THE IMAGINED NEW (or, what happens when History is a catastrophe?)

BLACCK PHOTO LIBRARIES | A CONTRIBUTION TO MARKET PHOTOWORKSHOP IN ANTICIPATION FOR BLACK SONICS

01 - 03 October, 2021 | Virtual (from our homes and work spaces to yours)

10 - 12 May, 2019 | UJ Arts & Culture Centre

 

Candice Jansen and her team at Market Photo Workshop will lead a programme of pre-recorded and live combinations of image, photography, sound, spoken word, music with under and over tones of jazz interspersed with thoughts from Matseliso Motsoane, Peter Magubane, Thabang Monoa, Deb Willis, Lindelwa Dalamba and many more.

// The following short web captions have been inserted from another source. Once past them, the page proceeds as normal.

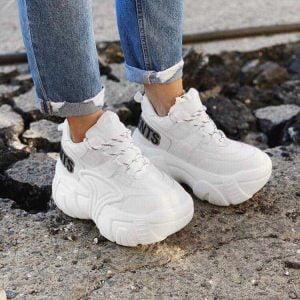 Кроссовки Vetements белые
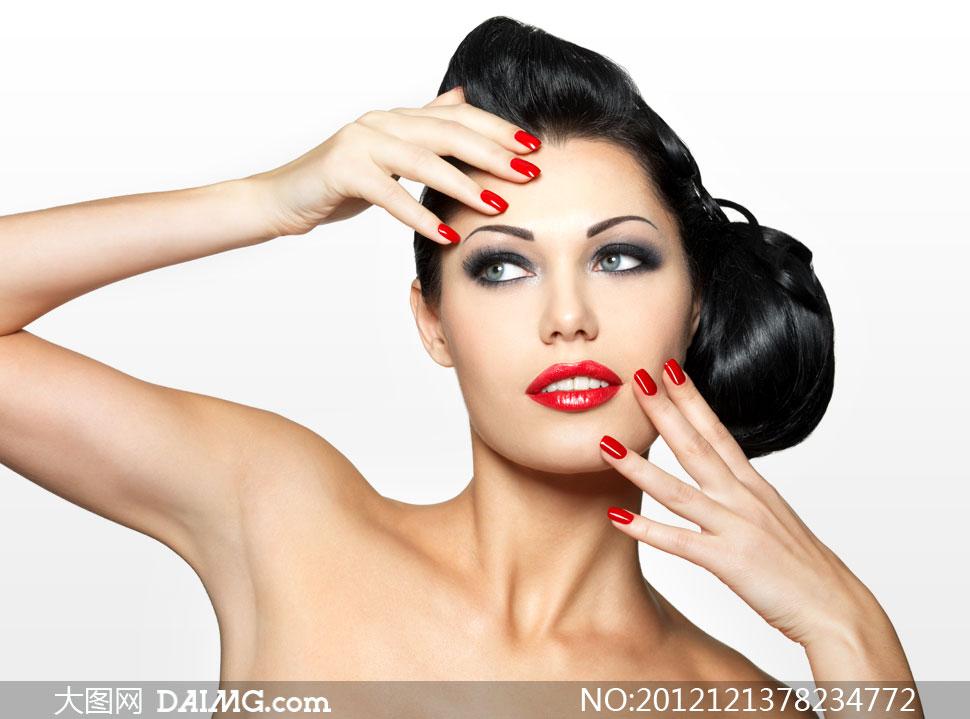 红唇黑发露肩美女人物摄影高清图片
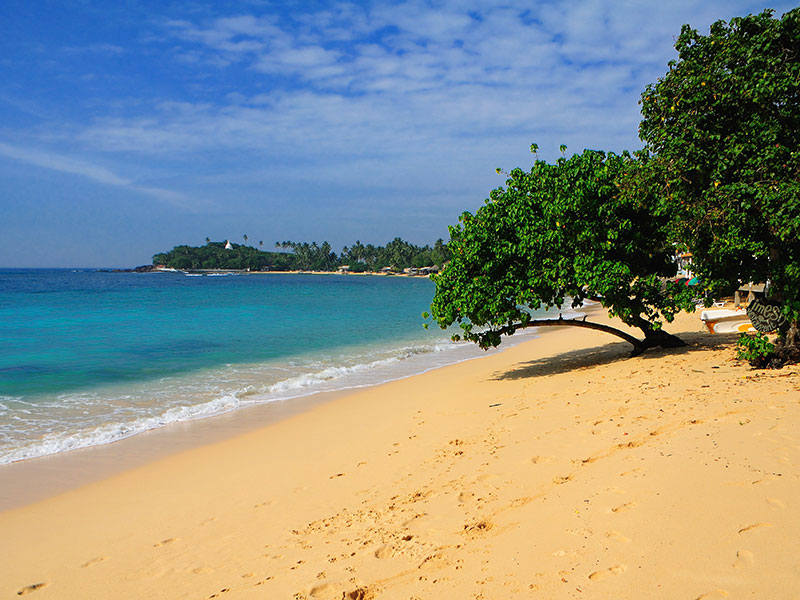 Things to do in Unawatuna - Top travel experiences in Unawatuna - Unawatuna Beach - Beaches in Sri Lanka -  Galle Fort - Galle, Sri Lanka - Things to do in Galle - Places to Visit in Galle, Sri Lanka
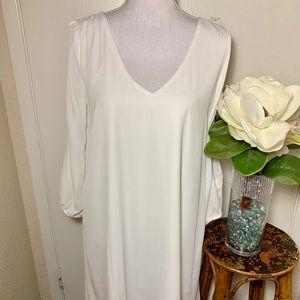 Lulus Slit sleeve Dress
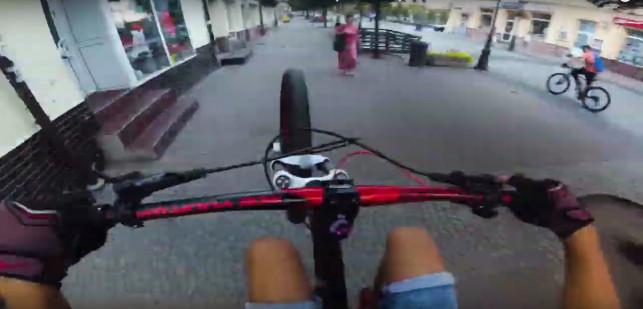 [WIDEO][AKTUALIZACJA] Niebezpieczne zachowania młodych rowerzystów. Sprawę zbada policja - Zdjęcie główne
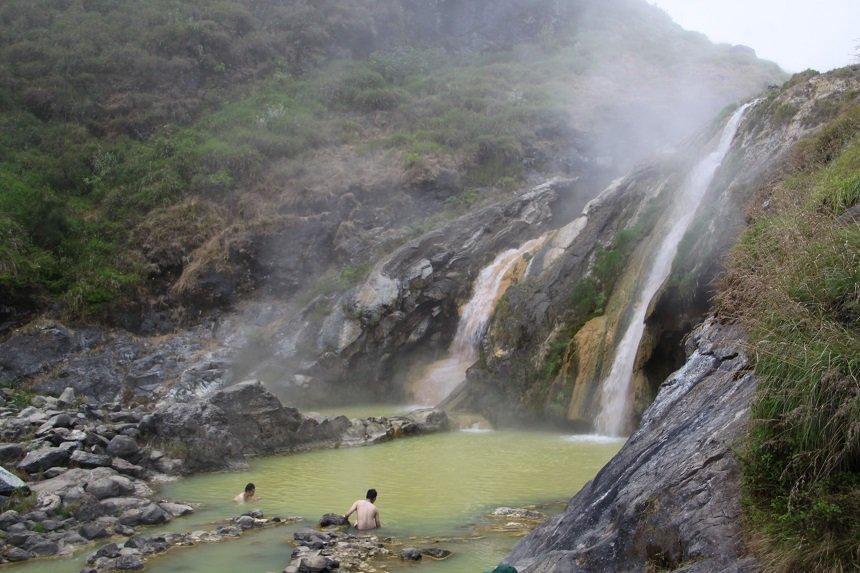 Na een lange dag klimmen en klauteren is er niets beter dan bijkomen in een van de warmwaterbronnen in de krater.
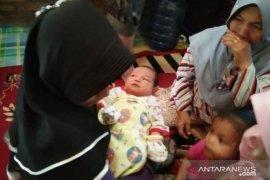 Seorang ibu melahirkan bayi perempuan tanpa tanda kehamilan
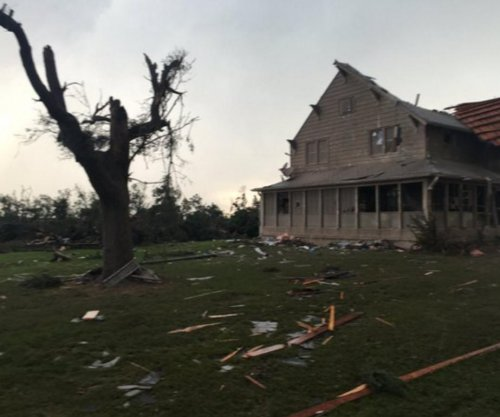 Extra large tornado tears up 20 homes in Kansas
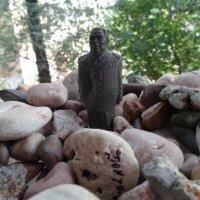 Брежнев в астральном мире на развалинах Советского Союза... :: Алекс Аро Аро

VIAD is excited to contribute a jazz listening session, produced ahead of the upcoming Black Sonics: Heritage as Heresy programme.

The Market Photo Workshop will be hosting a talk about the Black Photo Libraries project on Thursday 30 September 2021, at 14:00 - 15:30 before the launch, click here to get the meeting link.

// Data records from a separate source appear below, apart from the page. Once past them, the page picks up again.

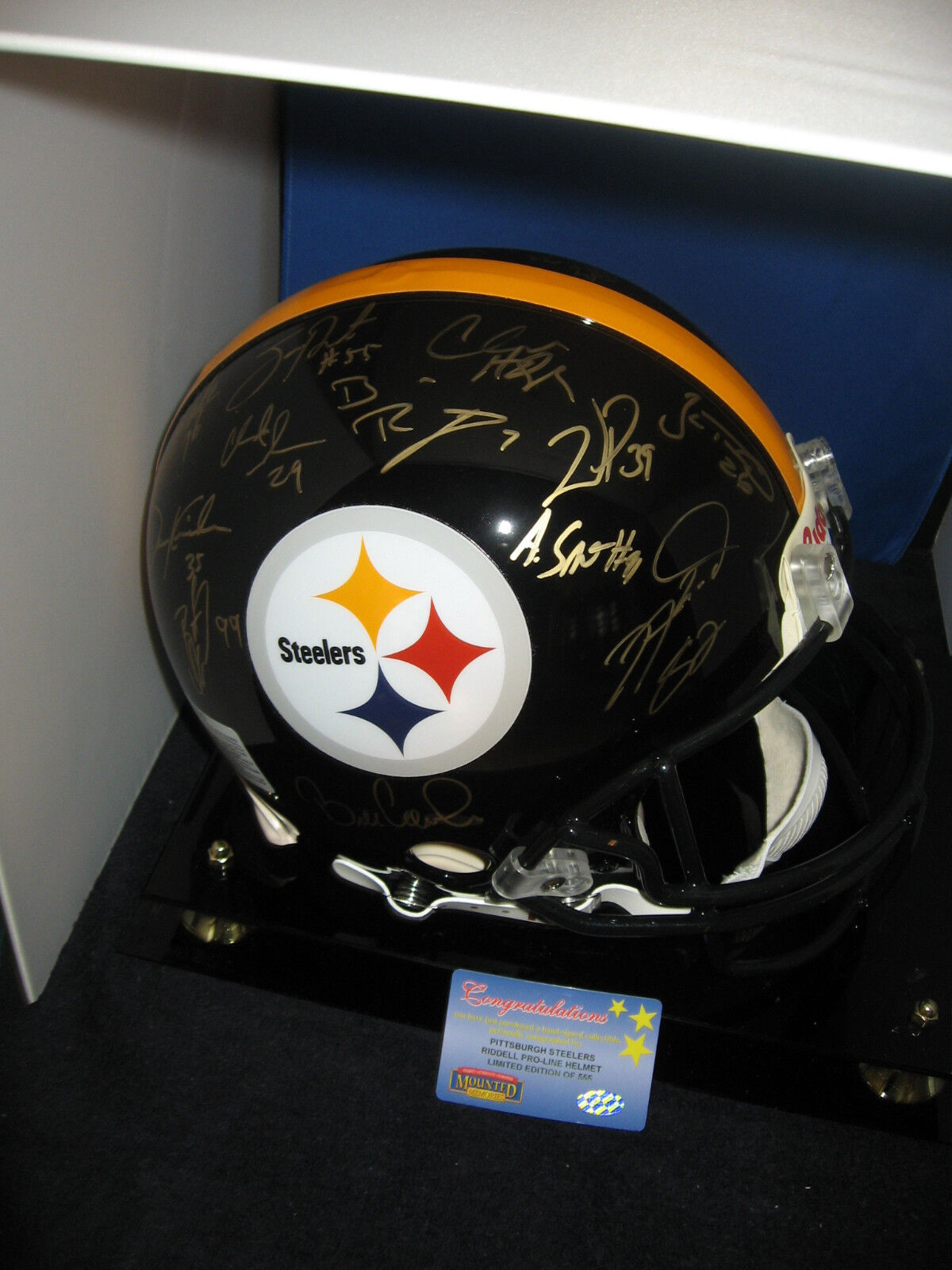 SB XL TEAM OF THE  STEELERS SIGNED AUTO GAME  HELMET MOUNTED MEMORIES CERTIFIED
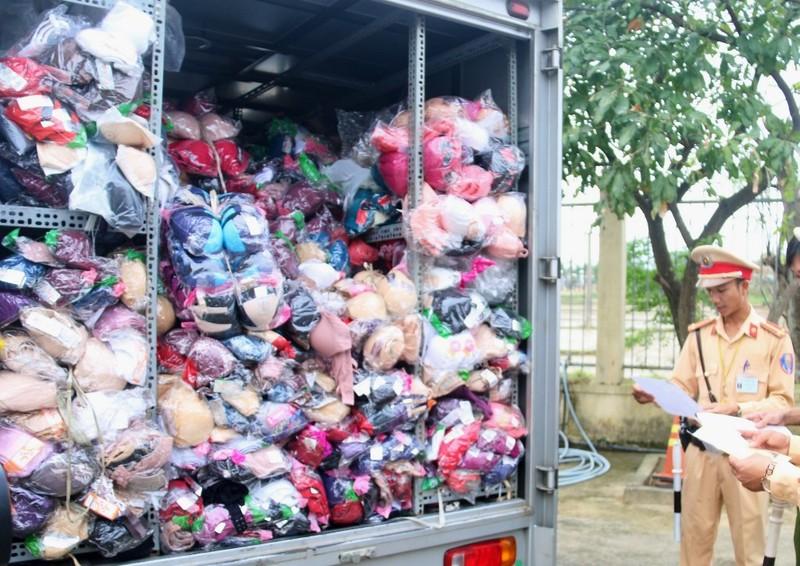 Phát hiện nhiều xe chở hàng không rõ nguồn gốc ở Đà Nẵng  - ảnh 1
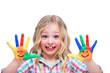 Mädchen zeigt Smiley Hände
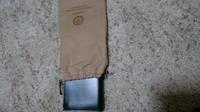GANZOのコードバン素材、ダークグリーンの長財布を購入しました。 色々と調べて傷が付きやすく目立ちやすいのと、水に弱いと言うことをわかった体で買いました。 そして先日届きまして、画像のように財布を入れる...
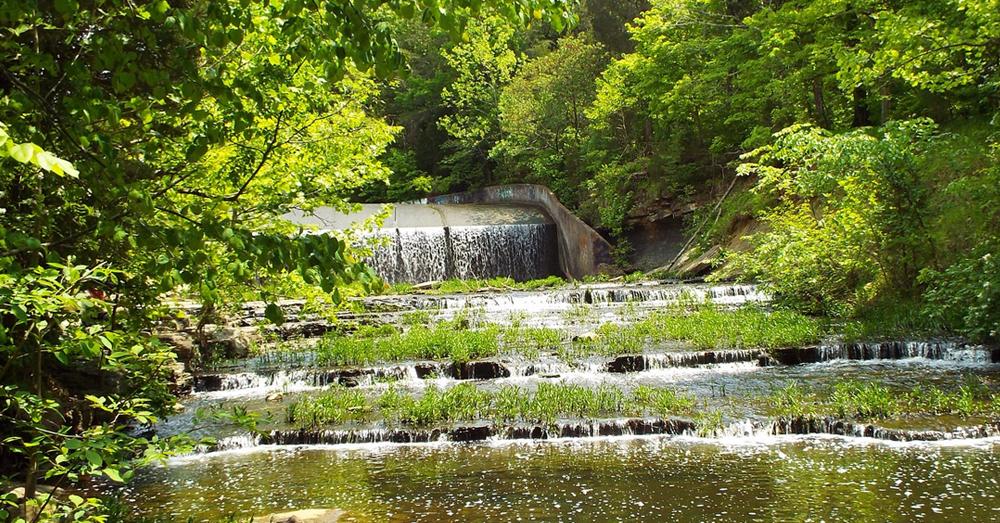 8 Beautiful Hidden Waterfalls In Louisville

In African and African Diasporic art practices, we see the possibility of an alternative set of archives, in which histories and possible futures are reconceived, embodied and performed as radical claims to Black life.

In May 2019, the Center for the Study of Slavery and Justice (CSSJ), Brown University, and the Visual Identities in Art and Design Research Centre (VIAD), University of Johannesburg, collaboratively hosted a series of curated conversations and interdisciplinary engagements entitled,The Imagined New (Or, what happens when History is a catastrophe?) – Working Through Alternative Archives: Art, History and the African Diaspora.

The first in a series of three workshops, this gathering of thinkers, curators and artists proposed a rethinking of ‘the archive’ – or rather, of ‘alternative archives’ – in relation to art, history, and the African Diaspora. Inflected by the radical Black imagination implied in the overarching idea of The Imagined New, and its corollary, What happens when History is a catastrophe?  key points of discussion centred around Black memory (as performing archives of the imagined new), enactments of refusal (in relation to Black precarity, and creative strategies for living otherwise), and the necessary rethinking of African and African Diasporic sacral art practices. These discussions and conversations were led by Anthony Bogues, Surafel Wondimu Abebe, Tina Campt, Geri Augusto and Saidiya Hartman.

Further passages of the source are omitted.